Report#79「メモリアリティ」 作:ランペル


「《デュエルテック》……《メモリアリティ》……」

 名を挙げられた企業名を復唱する梨沙。遊戯王のフィクションで馴染み深いデュエルディスクとソリッドビジョン。これらを現実でも開発した企業がある事はニュースなどで知っていた。画面越しに見ただけだったが、モンスター達がまるで生きているような動きを見せていたのが当時でも印象深かった様に思う。
 問題は、その有名な企業がこんな狂った実験の元締めであった事実だ。

「本当……なんですか?私でも聞いたことあるような企業ですよ?そんな企業がなんで、こんな狂った実験を…………」

「こんな実験をしてるから、ソリッドビジョンなんていうとんでも技術を現実化させたとも言えるんじゃないかな」

 梨沙の困惑へと渚が答える。

「じゃぁ……あんなに楽しそうなソリッドビジョンのデュエルも……人の命の犠牲の上にあるって言うんですか……?」

 自分の大好きなデュエル。この実験の醜悪さを抜きにすれば、ソリッドビジョンもといリアルソリッドビジョンで映し出されるモンスター達、そして数々の演出そのものはとても魅力的なものであった。しかし、犠牲の元で生み出された技術といった意図の話を聞き、無意識の内に嫌悪感を覚え始めていく梨沙。

「私が調べた限りでは、《デュエルテック》のデュエルディスクと《メモリアリティ》との共同で作られたソリッドビジョンそのものの実用化の段階では、この決闘実験は実施されていませんでした。つまり、その時までは純粋な技術を集結して生み出されたものだったはずです」

 河原の実験の開始時期との相違から、ソリッドビジョンそのものへの嫌悪はなんとか払拭する事が出来た。しかし、デュエルディスク、ソリッドビジョン共にこんな実験を用いずとも現実化出来たのなら、なおさらこの実験の必要性に疑問を感じざるを得ない。

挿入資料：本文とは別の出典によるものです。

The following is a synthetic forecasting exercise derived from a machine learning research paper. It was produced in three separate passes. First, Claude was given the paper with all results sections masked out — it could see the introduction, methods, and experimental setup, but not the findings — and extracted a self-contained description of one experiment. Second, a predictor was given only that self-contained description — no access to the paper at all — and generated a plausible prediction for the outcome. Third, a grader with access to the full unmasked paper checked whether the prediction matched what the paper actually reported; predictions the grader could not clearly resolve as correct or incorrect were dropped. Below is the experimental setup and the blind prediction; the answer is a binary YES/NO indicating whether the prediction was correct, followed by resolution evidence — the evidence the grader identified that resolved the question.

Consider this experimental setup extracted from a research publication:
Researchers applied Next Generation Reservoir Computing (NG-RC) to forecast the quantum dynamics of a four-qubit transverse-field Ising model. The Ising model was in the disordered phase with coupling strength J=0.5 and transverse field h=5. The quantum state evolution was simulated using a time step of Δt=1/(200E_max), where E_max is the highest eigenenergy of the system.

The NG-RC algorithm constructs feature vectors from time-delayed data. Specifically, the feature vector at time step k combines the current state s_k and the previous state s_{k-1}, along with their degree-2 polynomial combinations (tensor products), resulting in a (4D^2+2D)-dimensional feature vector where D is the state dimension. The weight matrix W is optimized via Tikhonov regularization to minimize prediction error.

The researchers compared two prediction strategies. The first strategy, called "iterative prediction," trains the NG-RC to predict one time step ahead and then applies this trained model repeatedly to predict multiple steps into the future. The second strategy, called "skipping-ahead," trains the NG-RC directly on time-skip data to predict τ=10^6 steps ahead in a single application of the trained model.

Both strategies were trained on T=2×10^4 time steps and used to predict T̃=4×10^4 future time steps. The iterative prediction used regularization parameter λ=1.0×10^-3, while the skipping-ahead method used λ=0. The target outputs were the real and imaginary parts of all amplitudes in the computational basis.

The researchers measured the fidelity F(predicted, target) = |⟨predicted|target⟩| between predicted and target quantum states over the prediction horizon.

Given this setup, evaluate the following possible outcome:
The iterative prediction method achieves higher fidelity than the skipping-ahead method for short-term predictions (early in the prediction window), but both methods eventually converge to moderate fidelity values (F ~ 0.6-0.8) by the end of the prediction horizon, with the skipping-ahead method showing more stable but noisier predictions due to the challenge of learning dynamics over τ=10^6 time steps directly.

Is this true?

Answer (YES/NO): NO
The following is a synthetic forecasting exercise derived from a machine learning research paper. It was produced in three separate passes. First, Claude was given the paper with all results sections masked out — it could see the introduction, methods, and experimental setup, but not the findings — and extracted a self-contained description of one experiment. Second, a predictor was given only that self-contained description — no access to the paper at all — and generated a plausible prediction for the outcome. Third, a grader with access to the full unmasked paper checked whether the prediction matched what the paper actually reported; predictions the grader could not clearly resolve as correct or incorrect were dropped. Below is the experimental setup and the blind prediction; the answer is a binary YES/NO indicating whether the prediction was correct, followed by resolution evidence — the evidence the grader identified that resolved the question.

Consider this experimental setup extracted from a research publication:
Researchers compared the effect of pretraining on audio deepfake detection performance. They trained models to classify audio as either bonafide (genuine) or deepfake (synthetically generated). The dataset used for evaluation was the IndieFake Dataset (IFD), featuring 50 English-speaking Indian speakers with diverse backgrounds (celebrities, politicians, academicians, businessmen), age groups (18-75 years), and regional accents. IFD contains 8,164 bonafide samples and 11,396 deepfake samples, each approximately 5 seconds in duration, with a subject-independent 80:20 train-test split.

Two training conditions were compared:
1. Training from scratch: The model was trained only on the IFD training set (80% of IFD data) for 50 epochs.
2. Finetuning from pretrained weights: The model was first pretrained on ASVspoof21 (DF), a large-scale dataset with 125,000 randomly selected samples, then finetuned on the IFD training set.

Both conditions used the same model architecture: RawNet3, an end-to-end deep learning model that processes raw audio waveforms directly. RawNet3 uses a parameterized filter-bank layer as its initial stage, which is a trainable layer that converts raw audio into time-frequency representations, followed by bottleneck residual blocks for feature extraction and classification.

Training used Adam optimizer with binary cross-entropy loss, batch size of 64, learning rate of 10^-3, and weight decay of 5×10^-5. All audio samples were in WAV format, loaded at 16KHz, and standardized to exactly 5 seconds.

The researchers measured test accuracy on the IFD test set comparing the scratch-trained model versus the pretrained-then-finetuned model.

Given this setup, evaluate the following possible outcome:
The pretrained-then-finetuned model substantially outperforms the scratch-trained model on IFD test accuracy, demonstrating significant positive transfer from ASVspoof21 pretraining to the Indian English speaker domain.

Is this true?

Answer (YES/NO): NO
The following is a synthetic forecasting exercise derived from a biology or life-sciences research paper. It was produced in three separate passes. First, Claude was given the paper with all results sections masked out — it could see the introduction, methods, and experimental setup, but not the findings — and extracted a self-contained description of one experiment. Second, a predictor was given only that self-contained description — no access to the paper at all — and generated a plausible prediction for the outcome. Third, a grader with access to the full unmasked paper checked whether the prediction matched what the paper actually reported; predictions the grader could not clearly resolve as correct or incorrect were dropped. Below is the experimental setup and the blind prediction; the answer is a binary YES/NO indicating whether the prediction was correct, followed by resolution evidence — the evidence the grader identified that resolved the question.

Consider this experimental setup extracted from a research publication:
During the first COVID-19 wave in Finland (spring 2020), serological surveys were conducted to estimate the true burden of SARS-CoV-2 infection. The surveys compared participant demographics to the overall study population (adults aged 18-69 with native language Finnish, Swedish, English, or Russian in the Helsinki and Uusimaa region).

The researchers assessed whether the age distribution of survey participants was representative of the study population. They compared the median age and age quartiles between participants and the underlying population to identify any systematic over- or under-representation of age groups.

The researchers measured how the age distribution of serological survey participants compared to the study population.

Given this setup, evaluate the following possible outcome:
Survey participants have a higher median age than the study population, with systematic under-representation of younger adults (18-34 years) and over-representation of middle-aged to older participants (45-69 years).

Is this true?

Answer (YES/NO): NO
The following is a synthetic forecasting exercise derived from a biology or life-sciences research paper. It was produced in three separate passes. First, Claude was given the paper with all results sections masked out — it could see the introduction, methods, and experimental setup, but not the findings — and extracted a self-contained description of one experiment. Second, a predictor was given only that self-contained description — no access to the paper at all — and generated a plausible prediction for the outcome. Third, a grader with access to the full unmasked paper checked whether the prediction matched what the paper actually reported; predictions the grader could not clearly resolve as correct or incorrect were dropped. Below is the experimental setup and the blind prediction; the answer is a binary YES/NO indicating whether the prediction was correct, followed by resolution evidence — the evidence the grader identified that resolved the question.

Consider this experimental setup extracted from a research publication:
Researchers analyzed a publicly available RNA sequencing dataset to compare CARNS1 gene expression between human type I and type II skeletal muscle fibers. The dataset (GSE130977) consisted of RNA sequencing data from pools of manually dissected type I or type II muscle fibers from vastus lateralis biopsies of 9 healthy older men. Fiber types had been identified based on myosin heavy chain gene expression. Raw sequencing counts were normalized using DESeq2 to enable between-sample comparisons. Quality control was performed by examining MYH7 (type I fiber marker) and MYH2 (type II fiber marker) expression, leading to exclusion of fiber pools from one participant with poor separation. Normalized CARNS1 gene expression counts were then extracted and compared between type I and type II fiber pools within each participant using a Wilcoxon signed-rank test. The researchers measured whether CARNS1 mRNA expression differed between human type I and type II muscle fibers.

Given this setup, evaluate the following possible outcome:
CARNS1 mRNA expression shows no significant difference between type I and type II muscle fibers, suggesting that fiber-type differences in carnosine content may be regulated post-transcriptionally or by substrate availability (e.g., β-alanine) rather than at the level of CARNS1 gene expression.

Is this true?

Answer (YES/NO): NO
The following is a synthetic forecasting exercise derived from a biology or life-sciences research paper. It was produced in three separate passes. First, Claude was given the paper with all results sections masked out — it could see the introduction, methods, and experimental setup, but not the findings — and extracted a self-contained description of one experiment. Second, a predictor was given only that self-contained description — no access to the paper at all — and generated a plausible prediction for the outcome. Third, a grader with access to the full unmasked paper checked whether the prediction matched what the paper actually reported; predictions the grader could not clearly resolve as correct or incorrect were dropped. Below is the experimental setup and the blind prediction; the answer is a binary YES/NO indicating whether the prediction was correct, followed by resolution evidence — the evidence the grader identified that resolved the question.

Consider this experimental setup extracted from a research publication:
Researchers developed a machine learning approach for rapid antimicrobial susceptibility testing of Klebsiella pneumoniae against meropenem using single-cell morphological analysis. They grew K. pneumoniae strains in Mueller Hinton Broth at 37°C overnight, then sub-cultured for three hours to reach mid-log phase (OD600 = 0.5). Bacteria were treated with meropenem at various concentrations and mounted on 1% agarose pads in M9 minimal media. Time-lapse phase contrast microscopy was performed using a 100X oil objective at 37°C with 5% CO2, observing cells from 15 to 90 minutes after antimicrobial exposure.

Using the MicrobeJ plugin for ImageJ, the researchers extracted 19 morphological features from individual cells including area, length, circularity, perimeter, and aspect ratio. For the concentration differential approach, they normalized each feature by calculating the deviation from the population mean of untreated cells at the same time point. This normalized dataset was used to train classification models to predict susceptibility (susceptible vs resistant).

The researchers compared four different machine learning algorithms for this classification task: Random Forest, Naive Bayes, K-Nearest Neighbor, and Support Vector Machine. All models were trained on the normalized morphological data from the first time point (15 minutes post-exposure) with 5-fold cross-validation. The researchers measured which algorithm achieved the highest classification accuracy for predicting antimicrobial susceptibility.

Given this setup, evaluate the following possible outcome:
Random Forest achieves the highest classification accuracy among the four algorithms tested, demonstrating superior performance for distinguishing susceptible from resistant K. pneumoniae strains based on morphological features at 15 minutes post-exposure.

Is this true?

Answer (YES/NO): YES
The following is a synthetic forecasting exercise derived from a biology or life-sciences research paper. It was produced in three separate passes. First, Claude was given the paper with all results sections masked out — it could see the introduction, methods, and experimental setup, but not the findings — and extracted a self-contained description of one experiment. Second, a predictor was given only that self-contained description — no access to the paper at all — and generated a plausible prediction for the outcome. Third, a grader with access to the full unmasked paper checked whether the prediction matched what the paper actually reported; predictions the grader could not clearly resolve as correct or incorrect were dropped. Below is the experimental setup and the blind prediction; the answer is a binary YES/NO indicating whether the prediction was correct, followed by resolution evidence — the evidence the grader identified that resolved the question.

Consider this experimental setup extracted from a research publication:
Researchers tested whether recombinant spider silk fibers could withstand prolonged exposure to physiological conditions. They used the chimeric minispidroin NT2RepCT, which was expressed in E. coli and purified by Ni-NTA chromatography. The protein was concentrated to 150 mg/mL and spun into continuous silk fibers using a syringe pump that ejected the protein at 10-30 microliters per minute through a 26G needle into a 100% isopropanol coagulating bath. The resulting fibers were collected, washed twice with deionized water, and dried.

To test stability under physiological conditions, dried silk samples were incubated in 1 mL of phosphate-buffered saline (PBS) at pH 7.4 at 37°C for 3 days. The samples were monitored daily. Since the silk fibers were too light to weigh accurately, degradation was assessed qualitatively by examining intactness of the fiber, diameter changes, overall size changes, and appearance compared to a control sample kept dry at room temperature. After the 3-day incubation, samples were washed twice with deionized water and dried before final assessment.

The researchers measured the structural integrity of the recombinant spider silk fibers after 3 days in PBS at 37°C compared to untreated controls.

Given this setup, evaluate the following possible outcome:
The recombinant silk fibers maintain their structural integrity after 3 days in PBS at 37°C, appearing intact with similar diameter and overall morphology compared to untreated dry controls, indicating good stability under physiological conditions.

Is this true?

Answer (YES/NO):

「さっき、感触のあるソリッドビジョンって言ってたね?それは、リアルソリッドビジョンと何が違うの?」

 リアルソリッドビジョンとはまた違う名の挙がった”感触のあるソリッドビジョン”。白神が疑問を河原へと投げかけるのに続いて、梨沙も視線を河原へと向ける。

「その名の通りです。《メモリアリティ》が、リアルソリッドビジョンの前身になり得ると考え開発した感触が与えられたソリッドビジョンですね。正確には、直接脳波に影響の与える映像を映し、映像でありながら実際に触っているかのような錯覚を与えることが出来る技術です」

「なんか……それはそれで危なそうだね……」

 近久の感じた危機感を河原が肯定する。

「仰るように危険性も孕んでいます。例えば、感触のあるソリッドビジョンのナイフで刺されれば、実際は刺されていなくとも脳は刺されたという感触を受け取ってしまいショック死するかもしれない……など、あらゆる可能性が考えられました」

「そ……そんな危ないものも、外では当たり前になってるって事ですか!?」

 河原が口にした感触のあるソリッドビジョンは、聞くだけでも危険な代物だ。それが、梨沙の知らない間に外の世界で実用化されているのが信じられずに、河原へと聞き返す。

「その為に、この実験が行われていたんです。出力や危険性の有無などの確認が行われていました。その成果もあり、心身に害とならない範囲で感触のあるソリッドビジョンが試験的に実用化されています」

 この実験によって、感触のあるソリッドビジョンが一部とは言え実用化された。梨沙はその事に納得はできても、この実験がこれほど過酷である理由の説明にはならなかった。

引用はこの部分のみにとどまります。